Damn. I wish I knew that before I voted for him.
No! President Elected Barack Obama is mixed. Glad you voted.
What I take from this election is how Obama ran his campaign, that is one for the record books. I am sure that people will be changing their strategies to be just like "Obama"
I am absolutely thrilled we have President Obama and I voted for him. But - he is not just black, he is white too and he is most of all a bridge which will help heal a lot of ills this nation has faced and is facing. He is the right man for the job and we are so very fortunate to have such a wonderful statesman at our helm. 2009 will be hard but we will make it.
I am a white male 55 years old and I truly rejoiced to see Obama win (and to see no more Bush after so many long years of disaster).

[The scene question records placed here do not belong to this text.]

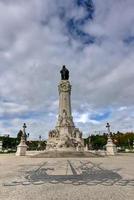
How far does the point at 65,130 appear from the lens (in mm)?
57750

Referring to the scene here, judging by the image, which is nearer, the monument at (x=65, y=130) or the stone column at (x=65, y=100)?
the monument at (x=65, y=130)

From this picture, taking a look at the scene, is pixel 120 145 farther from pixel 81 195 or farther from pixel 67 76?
pixel 81 195

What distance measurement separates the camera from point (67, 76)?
66250 millimetres

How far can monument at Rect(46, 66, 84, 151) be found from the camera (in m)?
54.3

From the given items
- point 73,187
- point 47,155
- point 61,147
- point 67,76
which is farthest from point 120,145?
point 73,187

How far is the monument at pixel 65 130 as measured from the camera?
5431cm

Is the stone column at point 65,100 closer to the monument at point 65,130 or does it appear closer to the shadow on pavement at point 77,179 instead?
the monument at point 65,130

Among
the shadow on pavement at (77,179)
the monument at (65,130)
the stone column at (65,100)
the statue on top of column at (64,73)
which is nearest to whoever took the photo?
the shadow on pavement at (77,179)

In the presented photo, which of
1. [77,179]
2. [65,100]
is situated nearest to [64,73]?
[65,100]

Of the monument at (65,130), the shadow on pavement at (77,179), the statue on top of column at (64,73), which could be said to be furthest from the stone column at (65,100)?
the shadow on pavement at (77,179)

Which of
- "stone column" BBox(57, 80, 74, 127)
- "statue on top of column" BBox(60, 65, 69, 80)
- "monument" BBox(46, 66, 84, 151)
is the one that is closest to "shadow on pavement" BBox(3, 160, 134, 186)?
"monument" BBox(46, 66, 84, 151)

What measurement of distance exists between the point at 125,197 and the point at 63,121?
166ft

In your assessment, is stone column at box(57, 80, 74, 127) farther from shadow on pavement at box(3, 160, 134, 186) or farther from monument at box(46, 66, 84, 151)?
shadow on pavement at box(3, 160, 134, 186)

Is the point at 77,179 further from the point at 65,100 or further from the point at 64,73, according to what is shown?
the point at 64,73
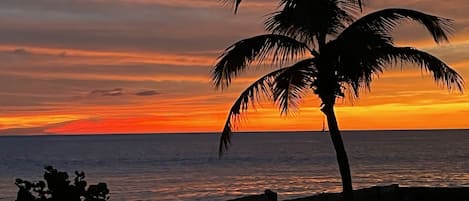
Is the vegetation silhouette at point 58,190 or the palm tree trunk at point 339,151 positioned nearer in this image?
the vegetation silhouette at point 58,190

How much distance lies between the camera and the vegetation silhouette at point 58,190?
867 cm

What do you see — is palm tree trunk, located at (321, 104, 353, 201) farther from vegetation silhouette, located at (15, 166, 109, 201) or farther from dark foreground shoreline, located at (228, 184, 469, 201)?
vegetation silhouette, located at (15, 166, 109, 201)

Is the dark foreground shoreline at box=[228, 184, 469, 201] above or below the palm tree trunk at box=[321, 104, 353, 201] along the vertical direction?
below

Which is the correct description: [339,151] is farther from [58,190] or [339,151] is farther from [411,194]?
[58,190]

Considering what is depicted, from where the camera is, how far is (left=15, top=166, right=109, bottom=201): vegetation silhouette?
28.5 feet

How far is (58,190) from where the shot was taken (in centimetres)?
871

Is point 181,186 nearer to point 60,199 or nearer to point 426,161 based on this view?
point 426,161

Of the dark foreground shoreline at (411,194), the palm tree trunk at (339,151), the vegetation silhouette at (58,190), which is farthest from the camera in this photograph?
the dark foreground shoreline at (411,194)

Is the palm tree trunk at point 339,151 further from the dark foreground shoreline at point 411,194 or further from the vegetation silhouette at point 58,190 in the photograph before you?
the vegetation silhouette at point 58,190

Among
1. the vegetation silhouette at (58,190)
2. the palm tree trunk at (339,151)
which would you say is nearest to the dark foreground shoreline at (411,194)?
the palm tree trunk at (339,151)

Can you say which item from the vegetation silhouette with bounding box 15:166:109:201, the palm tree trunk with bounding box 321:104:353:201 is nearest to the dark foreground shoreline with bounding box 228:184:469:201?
the palm tree trunk with bounding box 321:104:353:201

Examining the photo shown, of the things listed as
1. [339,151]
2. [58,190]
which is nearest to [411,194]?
[339,151]

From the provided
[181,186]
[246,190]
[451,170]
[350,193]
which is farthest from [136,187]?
[350,193]

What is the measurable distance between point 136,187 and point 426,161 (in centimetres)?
3779
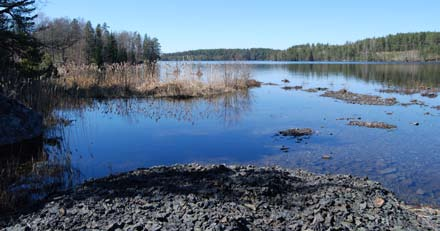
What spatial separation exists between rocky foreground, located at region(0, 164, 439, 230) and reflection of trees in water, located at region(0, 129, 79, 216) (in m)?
0.60

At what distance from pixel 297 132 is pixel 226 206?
19.5 feet

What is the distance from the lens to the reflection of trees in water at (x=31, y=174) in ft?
15.8

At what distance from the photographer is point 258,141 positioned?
8.86 meters

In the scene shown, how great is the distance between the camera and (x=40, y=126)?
8828 mm

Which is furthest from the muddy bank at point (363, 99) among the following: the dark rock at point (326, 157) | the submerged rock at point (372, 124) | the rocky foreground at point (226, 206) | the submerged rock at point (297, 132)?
the rocky foreground at point (226, 206)

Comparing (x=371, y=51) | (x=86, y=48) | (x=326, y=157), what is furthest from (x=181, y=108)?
(x=371, y=51)

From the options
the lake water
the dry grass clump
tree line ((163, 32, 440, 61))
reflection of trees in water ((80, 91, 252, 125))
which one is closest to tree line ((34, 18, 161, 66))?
the dry grass clump

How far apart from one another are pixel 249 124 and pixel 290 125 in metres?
1.29

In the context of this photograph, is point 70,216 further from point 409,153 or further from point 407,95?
point 407,95

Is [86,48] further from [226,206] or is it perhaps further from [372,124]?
[226,206]

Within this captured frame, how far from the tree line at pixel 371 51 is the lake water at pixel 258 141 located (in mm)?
70435

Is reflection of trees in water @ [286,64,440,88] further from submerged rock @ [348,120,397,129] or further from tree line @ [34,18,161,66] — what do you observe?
tree line @ [34,18,161,66]

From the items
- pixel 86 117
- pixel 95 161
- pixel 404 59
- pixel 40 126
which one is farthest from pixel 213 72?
pixel 404 59

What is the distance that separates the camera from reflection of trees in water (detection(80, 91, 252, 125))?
1254cm
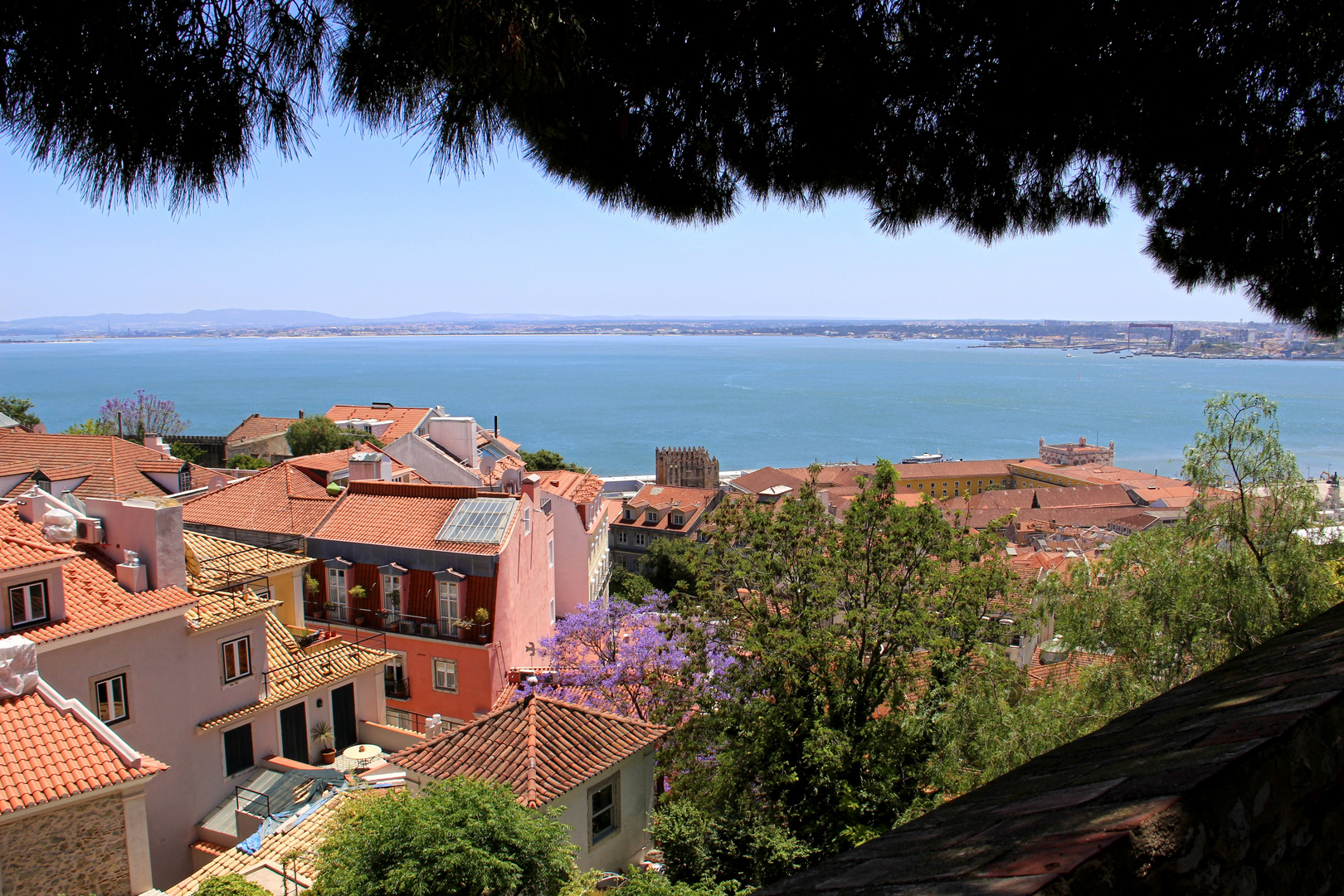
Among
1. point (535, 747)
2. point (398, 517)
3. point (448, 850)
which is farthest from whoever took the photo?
point (398, 517)

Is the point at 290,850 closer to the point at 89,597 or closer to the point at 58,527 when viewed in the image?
the point at 89,597

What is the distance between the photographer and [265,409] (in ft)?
485

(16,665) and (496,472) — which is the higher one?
(16,665)

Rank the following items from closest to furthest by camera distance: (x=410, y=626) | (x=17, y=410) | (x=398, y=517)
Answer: (x=410, y=626) < (x=398, y=517) < (x=17, y=410)

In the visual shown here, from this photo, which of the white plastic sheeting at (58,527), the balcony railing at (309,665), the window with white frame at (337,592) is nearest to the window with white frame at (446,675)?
the window with white frame at (337,592)

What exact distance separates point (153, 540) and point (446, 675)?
7782 millimetres

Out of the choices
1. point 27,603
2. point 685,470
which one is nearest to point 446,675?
point 27,603

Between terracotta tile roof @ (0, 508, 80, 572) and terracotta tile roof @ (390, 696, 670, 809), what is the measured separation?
175 inches

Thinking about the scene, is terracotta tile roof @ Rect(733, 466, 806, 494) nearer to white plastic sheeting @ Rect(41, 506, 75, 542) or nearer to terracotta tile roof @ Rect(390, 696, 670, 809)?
terracotta tile roof @ Rect(390, 696, 670, 809)

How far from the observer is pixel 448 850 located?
6594mm

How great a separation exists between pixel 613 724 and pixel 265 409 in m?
154

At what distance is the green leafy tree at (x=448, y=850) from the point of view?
6570 millimetres

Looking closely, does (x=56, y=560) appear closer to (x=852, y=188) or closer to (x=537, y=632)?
(x=852, y=188)

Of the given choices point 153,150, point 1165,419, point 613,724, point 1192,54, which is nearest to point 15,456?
point 613,724
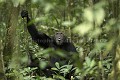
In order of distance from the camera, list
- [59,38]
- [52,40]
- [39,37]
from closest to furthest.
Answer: [59,38], [39,37], [52,40]

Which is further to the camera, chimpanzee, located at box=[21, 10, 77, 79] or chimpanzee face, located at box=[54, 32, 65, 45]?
chimpanzee face, located at box=[54, 32, 65, 45]

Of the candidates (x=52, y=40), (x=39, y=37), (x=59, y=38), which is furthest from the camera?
(x=52, y=40)

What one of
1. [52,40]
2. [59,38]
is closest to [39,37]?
[52,40]

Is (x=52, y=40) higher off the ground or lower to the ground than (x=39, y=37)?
lower

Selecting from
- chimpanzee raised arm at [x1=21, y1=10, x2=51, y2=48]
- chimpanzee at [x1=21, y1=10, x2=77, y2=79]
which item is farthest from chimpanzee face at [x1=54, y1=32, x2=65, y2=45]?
chimpanzee raised arm at [x1=21, y1=10, x2=51, y2=48]

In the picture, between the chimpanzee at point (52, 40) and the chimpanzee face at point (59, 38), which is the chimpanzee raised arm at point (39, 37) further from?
the chimpanzee face at point (59, 38)

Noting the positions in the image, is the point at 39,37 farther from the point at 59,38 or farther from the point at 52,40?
the point at 59,38

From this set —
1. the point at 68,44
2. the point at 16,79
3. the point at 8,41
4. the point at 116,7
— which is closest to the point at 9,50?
the point at 8,41

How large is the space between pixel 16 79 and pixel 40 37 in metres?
3.50

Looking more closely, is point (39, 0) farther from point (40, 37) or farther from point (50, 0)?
point (40, 37)

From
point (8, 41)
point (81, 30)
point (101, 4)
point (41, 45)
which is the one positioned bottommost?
point (41, 45)

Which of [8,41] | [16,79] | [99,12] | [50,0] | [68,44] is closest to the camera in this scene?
[99,12]

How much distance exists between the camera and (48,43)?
6.94 m

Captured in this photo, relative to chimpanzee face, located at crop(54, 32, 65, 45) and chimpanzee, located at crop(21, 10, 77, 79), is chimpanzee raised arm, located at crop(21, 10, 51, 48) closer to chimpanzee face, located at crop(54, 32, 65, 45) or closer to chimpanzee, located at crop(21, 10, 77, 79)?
chimpanzee, located at crop(21, 10, 77, 79)
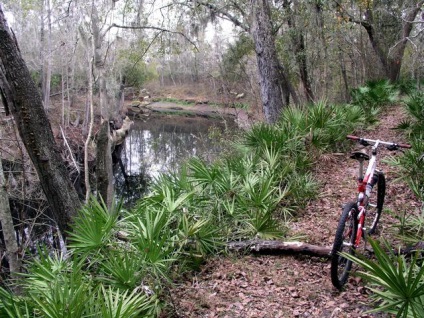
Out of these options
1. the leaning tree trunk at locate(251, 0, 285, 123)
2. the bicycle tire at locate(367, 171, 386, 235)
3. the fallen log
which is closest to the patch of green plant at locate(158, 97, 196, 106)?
the leaning tree trunk at locate(251, 0, 285, 123)

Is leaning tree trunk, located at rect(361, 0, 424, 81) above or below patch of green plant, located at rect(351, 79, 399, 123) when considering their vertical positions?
above

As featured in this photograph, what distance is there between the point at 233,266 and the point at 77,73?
28236 millimetres

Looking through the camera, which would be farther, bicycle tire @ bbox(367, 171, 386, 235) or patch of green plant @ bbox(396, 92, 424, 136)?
patch of green plant @ bbox(396, 92, 424, 136)

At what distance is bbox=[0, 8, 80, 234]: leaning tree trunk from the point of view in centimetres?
471

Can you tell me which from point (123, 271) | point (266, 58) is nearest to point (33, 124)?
point (123, 271)

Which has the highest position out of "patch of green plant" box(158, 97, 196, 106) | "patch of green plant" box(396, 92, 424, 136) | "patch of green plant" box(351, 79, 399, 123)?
"patch of green plant" box(158, 97, 196, 106)

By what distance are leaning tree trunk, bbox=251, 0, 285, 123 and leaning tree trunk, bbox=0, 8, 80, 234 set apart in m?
6.78

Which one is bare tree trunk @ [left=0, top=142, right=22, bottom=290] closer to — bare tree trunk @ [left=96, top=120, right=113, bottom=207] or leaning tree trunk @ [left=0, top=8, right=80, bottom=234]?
leaning tree trunk @ [left=0, top=8, right=80, bottom=234]

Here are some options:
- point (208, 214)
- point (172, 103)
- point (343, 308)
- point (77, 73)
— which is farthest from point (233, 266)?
point (172, 103)

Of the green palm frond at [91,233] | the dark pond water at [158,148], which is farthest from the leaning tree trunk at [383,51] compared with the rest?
the green palm frond at [91,233]

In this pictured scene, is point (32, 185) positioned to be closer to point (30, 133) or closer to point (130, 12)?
point (130, 12)

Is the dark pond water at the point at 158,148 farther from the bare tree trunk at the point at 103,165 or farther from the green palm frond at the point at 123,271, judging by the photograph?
the green palm frond at the point at 123,271

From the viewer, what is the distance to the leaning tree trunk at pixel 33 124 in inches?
185

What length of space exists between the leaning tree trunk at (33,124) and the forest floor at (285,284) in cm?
239
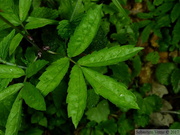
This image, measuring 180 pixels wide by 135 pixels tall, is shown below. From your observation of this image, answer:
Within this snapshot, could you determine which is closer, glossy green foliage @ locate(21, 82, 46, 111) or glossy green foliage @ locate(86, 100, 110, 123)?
glossy green foliage @ locate(21, 82, 46, 111)

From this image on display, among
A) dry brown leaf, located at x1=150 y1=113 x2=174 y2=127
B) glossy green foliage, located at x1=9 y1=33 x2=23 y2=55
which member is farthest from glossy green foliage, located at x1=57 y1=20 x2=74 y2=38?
dry brown leaf, located at x1=150 y1=113 x2=174 y2=127

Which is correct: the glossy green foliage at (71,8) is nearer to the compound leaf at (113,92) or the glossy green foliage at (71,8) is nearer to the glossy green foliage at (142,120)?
the compound leaf at (113,92)

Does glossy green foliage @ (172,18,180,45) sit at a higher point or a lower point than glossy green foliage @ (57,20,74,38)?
lower

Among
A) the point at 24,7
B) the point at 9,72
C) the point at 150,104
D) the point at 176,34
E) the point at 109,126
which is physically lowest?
the point at 109,126

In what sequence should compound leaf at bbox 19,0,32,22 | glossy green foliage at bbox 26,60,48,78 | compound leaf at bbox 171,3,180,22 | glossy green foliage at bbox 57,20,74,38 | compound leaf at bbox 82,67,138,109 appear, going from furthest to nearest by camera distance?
compound leaf at bbox 171,3,180,22 → glossy green foliage at bbox 57,20,74,38 → compound leaf at bbox 19,0,32,22 → glossy green foliage at bbox 26,60,48,78 → compound leaf at bbox 82,67,138,109

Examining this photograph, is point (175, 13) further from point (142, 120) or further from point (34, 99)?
point (34, 99)

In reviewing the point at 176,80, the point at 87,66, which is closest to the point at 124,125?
the point at 176,80

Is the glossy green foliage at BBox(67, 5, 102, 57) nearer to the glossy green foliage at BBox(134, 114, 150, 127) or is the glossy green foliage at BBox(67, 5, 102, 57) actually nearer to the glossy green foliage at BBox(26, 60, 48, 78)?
the glossy green foliage at BBox(26, 60, 48, 78)
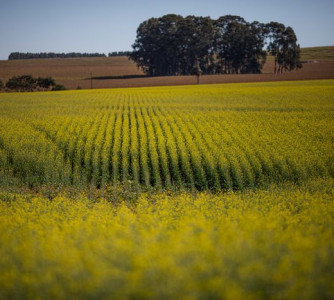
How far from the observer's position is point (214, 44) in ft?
315

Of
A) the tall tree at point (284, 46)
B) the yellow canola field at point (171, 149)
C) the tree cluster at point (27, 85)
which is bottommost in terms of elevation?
Answer: the yellow canola field at point (171, 149)

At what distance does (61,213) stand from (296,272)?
6.14 m

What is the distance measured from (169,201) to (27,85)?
56.4 meters

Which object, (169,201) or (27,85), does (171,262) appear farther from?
(27,85)

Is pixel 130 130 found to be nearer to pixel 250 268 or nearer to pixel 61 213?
pixel 61 213

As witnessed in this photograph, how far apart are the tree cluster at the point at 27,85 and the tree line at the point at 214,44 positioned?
39584mm

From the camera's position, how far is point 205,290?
406 cm

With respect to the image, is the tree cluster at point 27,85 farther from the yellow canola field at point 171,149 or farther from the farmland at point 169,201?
the yellow canola field at point 171,149

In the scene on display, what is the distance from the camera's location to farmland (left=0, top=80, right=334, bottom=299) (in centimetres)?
Result: 429

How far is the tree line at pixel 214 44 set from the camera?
9225 cm

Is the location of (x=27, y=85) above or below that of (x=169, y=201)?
above

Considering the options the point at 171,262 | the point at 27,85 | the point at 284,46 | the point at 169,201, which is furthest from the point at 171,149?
the point at 284,46

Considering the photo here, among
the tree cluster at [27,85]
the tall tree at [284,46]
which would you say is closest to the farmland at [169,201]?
the tree cluster at [27,85]

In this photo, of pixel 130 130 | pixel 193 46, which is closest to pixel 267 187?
pixel 130 130
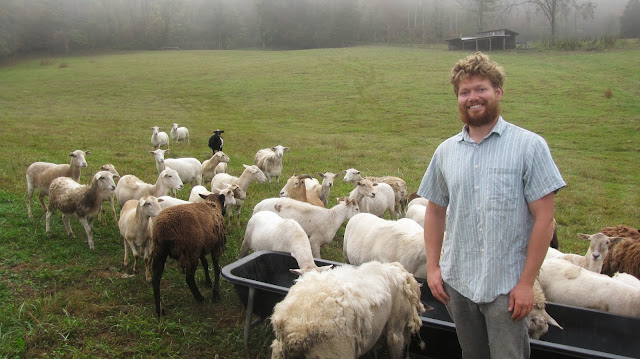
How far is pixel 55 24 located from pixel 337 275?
75.8 metres

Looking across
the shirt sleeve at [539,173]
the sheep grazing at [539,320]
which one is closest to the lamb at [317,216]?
the sheep grazing at [539,320]

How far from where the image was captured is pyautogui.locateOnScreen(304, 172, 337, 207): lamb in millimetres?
10219

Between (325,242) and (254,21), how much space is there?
8874 cm

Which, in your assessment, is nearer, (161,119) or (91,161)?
(91,161)

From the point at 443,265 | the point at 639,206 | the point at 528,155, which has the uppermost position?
the point at 528,155

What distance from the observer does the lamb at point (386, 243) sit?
572 centimetres

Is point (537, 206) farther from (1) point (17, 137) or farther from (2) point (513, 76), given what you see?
(2) point (513, 76)

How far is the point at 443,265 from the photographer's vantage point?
296 cm

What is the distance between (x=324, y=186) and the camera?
1038 cm

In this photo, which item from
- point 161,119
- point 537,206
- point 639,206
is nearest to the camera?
point 537,206

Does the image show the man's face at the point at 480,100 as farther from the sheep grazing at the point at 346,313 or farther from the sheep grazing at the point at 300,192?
the sheep grazing at the point at 300,192

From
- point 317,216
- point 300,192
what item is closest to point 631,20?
point 300,192

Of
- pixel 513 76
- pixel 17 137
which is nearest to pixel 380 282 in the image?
pixel 17 137

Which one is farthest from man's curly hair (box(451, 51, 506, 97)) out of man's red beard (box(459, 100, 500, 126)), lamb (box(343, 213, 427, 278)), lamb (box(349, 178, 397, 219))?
lamb (box(349, 178, 397, 219))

I am college educated and was raised and attended primary schools in Florida from 1959 to 1971. It is funny because until recently I didn't think too much about it. When I went from elementary school to junior high in 1965 I was suddenly in school with blacks. I don't remembering thinking twice about it. There was no hatred, they were fellow school mates and some were friends. And that is what I felt about Obama. I, or course, could see he had black skin but that never pushed me one way or the other. Over the years I have always sympathized with blacks and other minorities. My wife works with a black man and he has told her stories of being black and racism, not awful stories but still bad. I voted for Obama mainly because of the things mentioned, intelligence, thoughtfulness, caring, etc. But I am also glad to see a black man as president, it gives me hope. And yet I don't really care about the color of his skin.